I asked this question on StackOverflow, but I think here is a more appropriate place.

This is a problem from Introduction to algorithms course:

You have an array $a$ with $n$ positive integers (the array doesn't need to be sorted or the elements unique). Suggest an $O(n)$ algorithm to find the largest sum of elements that is divisible by $n$.

Example: $a = [6, 1, 13, 4, 9, 8, 25], n = 7$. The answer is $56$ (with elements $6, 13, 4, 8, 25$)

It's relatively easy to find it in $O(n^2)$ using dynamic programming and storing largest sum with remainder $0, 1, 2,..., n - 1$.

Also, if we restrict attention to a contiguous sequence of elements, it's easy to find the optimal such sequence in $O(n)$ time, by storing partial sums modulo $n$: let $S[i]=a[0]+a[1]+\dots + a[i]$, for each remainder $r$ remember the largest index $j$ such that $S[j] \equiv r \pmod{n}$, and then for each $i$ you consider $S[j]-S[i]$ where $j$ is the index corresponding to $r=S[i] \bmod n$.

But is there a $O(n)$-time solution for the general case? Any suggestions will be appreciated! I consider this has something to deal with linear algebra but I'm not sure what exactly.

Alternatively, can this be done in $O(n \log n)$ time?

2 Answers2

4

Here are a few random ideas:

  • The dynamic-programming algorithm can be flipped to look for a smallest sum instead of a largest sum. You just end up looking for a sum congruent to the remainder of the sum of the entire array, instead of one congruent to zero. If we process the elements in increasing order, this sometimes allows the dynamic algorithm to terminate before processing the entire array.

    The cost would be $O(n k)$ if we processed $k$ elements. There's not a lower bound of $\Omega(n \log n)$ on this algorithm because we don't have to sort all the elements. It only takes $O(n \log k)$ time to get the $k$ smallest elements.

  • If we cared about the set with the larget size, instead of the set with the largest sum, we might be able to use fast-fourier-transform-based polynomial multiplication to solve the problem in $O(n (\log n)^2 (\log \log n))$ time. Similar to what's done in 3SUM when the domain range is limited. (Note: use repeated squaring to do a binary search, else you'll get $O(n k (\log n) (\log \log n))$ where $k$ is the number of omitted elements.)

  • When $n$ is composite, and almost all remainders are a multiple of one of $n$'s factors, significant time might be saved by focusing on the remainders that aren't a multiple of that factor.

  • When a remainder r is very common, or there are only a few remainders present, keeping track of 'next open slot if you start from here and keep advancing by r' information can save a lot of scanning-for-jumps-into-open-spots time.

  • You can shave a log factor by only tracking reachability and using bit masks (in the flipped dynamic algorithm), then backtracking once you reach the target remainder.

  • The dynamic programming algorithm is very amenable to being run in parallel.

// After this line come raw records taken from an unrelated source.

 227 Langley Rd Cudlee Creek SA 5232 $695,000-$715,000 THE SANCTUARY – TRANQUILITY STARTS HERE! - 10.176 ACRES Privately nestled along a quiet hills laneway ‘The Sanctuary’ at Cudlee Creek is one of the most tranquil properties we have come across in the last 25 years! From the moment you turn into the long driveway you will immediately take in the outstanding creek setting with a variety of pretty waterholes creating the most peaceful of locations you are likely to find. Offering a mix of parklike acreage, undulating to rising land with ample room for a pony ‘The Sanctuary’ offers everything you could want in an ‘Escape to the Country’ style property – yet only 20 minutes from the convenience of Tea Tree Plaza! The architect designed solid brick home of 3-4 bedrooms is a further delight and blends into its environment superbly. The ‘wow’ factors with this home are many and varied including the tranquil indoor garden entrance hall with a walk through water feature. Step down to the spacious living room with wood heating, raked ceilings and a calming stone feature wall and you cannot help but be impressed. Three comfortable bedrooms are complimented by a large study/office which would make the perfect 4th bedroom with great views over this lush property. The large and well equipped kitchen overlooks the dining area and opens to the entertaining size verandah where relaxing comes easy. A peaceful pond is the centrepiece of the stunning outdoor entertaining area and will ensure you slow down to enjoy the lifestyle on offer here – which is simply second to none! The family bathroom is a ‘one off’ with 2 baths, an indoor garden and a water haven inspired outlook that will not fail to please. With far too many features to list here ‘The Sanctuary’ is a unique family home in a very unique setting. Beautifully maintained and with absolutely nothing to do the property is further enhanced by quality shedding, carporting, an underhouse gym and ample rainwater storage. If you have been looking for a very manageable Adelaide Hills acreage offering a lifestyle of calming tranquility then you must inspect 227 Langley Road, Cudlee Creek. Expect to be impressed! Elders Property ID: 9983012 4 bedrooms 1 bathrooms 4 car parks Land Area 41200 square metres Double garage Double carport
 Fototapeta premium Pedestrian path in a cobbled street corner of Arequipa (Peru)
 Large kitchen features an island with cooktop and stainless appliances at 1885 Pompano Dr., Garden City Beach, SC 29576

With a processor for each buffer slot you can get down to $O(n)$. Alternatively, by using $O(n^2)$ breadth, and divide and conquer aggregation instead of iterative aggregation, the circuit depth cost can get all the way down to $O(\log^2 n)$.

  • (Meta) I strongly suspect that the problem you were given is about contiguous sums. If you linked to the actual problem, it would be easy to verify that. Otherwise I'm very surprised by how difficult this problem is, given that it was assigned in a course called "Introduction to Algorithms". But maybe you covered a trick in class that makes it trivial.

Craig Gidney
  • 5,992
  • 1
  • 26
  • 51
-1

My proposed algorithm goes as follows:

A sum is divisible by n if you only add summands which are multiples of n.

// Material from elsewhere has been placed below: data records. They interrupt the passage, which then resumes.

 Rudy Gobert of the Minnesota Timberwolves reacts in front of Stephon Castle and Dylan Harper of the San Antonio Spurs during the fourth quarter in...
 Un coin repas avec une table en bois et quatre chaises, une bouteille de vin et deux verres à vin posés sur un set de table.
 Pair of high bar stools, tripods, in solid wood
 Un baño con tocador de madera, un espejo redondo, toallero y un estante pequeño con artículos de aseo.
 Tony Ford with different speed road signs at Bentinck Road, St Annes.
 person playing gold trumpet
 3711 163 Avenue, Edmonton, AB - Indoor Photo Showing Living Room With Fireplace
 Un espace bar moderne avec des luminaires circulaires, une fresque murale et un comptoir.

Before you start you create a hashmap with an int as key and a list of indices as value. You also create a resultlist containing indices.

You then loop over the array and add every index which mod n is zero to your result list. For every other index you do the following:

You subtract the value mod n of this index from n. This result is the key for your hashmap which stores indices for elements with the required value. Now, you add this index to the list in the hashmap and move on.

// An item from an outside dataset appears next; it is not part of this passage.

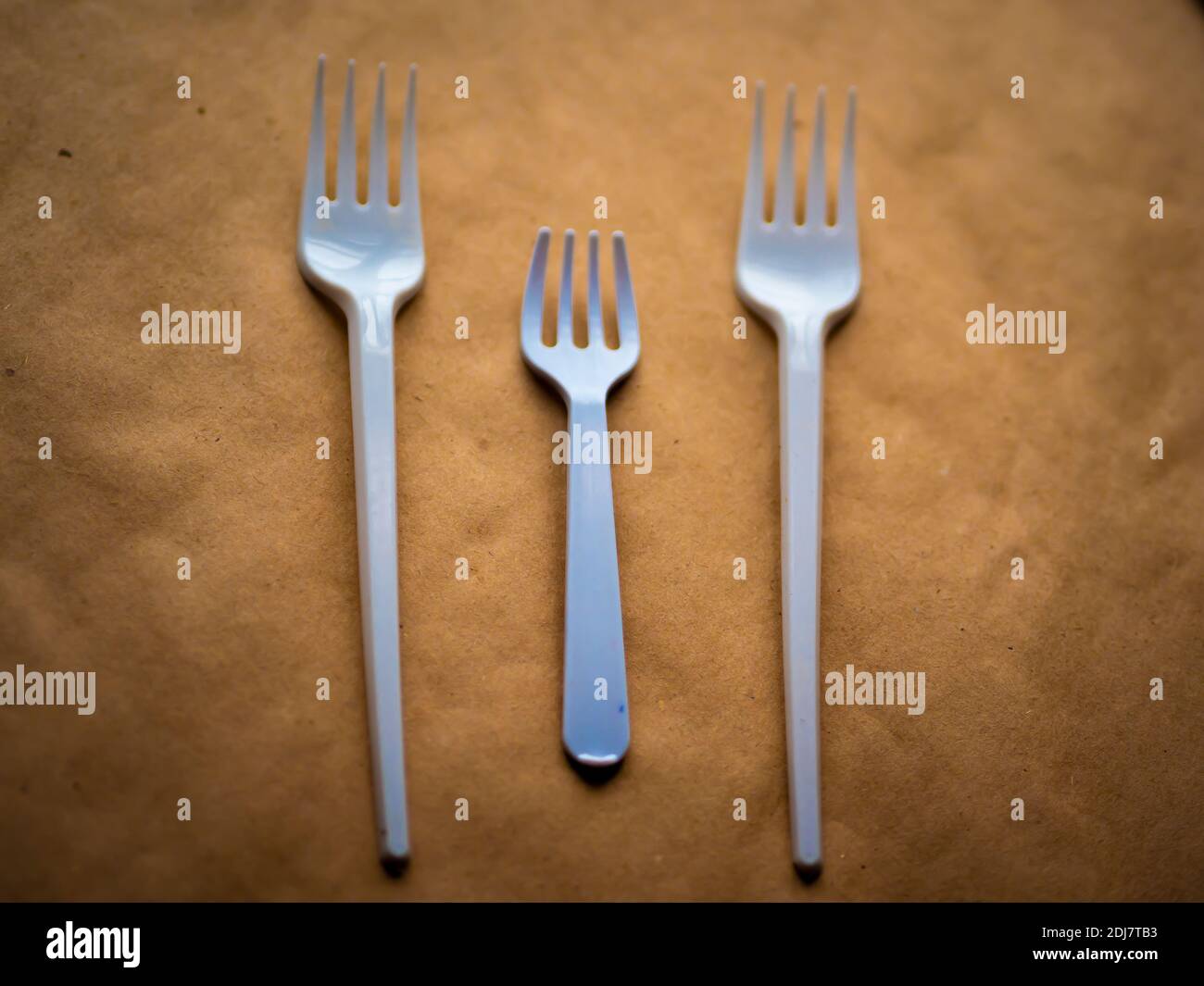 disposable tableware, red spoons forks knives on a yellow background top view Stock Photo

After you finished looping over the array you compute the output. You do this by sorting each list in the hashmap according to the value the index points to. Now you consider every pair in the hashmap summing up to n. So if n = 7 you search the hashmap for 3 and 4. If you got an entry in both you take the two largest values remove them from their lists and add them to your resultlist.

Last recommendation: still didn't test the algorithm, write a testcase against it using a brute force algorithm.